With this paper I would like to address Tacitus' curious use in this passage of the Golden Age and of Golden Age diction, much of it drawn from Virgil's fourth Eclogue and Georgics (especially Georgic 2). My contention is that here Tacitus, through the character Maternus, makes two statements -- seemingly contradictory but ultimately complementary -- about his literary ambitions. 1) He demonstrates his interest in engaging with the poetic tradition: like Virgil and Ovid (Met. 1.89-112) before him, Tacitus takes up the familiar poetic topos of the Golden Age and then adds to it, adapting it to his literary needs. The chief innovation in Tacitus' Golden Age is the emphasis put on the abundance of poets and the prominence of poetry, because the contrast between that time of poetic flourishing and his own time is what is most significant to Tacitus' ends. For, while showing his skill in allusion to and adaptation of poetic models, Tacitus 2) simultaneously asserts that he is unable to attain the status and gloria of poets such as the Golden Age poets (into whose number he here seems to insert Virgil), because the poetry to which he would aspire belongs to the far-off, necessarily concluded Golden Age. Maternus' wish at 13.5-6 (all of which is expressed in the subjunctive mood) is no more than a wish: a retreat from the insanum et lubricum forum to a poetic haven is not realistic in the time after the Golden Age, especially for politically involved urbanites such as Maternus and Tacitus. This contrast between the poetic gloria of Virgil and his own inglorius labor Tacitus repeats (again with a meaningful Virgilian intertext) at Annals 4.32.

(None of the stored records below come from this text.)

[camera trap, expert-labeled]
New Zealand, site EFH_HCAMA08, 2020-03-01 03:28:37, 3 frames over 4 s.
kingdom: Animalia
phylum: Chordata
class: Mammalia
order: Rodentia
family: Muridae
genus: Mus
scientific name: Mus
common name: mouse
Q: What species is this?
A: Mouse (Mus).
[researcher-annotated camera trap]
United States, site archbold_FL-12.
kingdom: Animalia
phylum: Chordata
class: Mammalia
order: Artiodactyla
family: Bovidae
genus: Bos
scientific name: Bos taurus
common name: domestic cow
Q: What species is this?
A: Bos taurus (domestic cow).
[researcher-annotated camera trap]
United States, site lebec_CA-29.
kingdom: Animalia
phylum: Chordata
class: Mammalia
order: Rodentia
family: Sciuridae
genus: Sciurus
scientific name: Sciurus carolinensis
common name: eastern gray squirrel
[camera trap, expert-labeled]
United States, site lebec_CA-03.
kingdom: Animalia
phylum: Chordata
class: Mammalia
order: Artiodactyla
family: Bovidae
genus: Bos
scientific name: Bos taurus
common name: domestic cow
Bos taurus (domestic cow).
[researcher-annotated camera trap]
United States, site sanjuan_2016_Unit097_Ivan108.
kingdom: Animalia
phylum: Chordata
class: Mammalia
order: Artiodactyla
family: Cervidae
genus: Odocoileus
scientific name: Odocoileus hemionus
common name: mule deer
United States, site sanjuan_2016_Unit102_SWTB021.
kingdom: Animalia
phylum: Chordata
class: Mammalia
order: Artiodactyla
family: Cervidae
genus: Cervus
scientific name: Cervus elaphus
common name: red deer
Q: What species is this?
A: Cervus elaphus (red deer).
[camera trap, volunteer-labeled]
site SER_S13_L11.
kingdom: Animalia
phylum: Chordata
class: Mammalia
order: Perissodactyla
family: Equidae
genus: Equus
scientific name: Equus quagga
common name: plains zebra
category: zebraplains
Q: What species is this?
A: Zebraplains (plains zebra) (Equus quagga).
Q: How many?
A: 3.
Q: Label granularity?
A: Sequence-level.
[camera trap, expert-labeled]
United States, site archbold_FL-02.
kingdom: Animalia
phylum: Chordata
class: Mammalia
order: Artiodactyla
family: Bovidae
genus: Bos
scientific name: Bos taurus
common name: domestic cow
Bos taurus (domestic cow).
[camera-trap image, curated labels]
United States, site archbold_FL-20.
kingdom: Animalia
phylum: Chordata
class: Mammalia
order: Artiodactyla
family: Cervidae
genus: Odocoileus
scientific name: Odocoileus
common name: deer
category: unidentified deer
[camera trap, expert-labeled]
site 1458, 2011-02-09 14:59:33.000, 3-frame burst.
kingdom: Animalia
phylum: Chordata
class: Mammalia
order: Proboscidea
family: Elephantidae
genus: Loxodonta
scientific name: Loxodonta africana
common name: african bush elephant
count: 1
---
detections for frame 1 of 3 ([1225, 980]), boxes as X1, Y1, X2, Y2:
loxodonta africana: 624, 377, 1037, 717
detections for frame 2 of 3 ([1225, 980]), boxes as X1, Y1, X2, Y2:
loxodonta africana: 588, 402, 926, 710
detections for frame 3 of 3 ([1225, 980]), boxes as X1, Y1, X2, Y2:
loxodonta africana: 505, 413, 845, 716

So the alternative for the poetically-leaning Tacitus is epic poetry's close relative, history. The Dialogus was written immediately before Tacitus embarked on his annalistic works the Histories and Annals. As I will touch on briefly but will not have the time to discuss at great length, these works, while written in the prose that better fits his station and his existence after the conclusion of the Golden Age, are rife with allusions to and adaptations of his poetic predecessors. This literary strategy of persistent engagement with the poetic tradition was announced -- and first employed -- in Maternus' first speech in the Dialogus.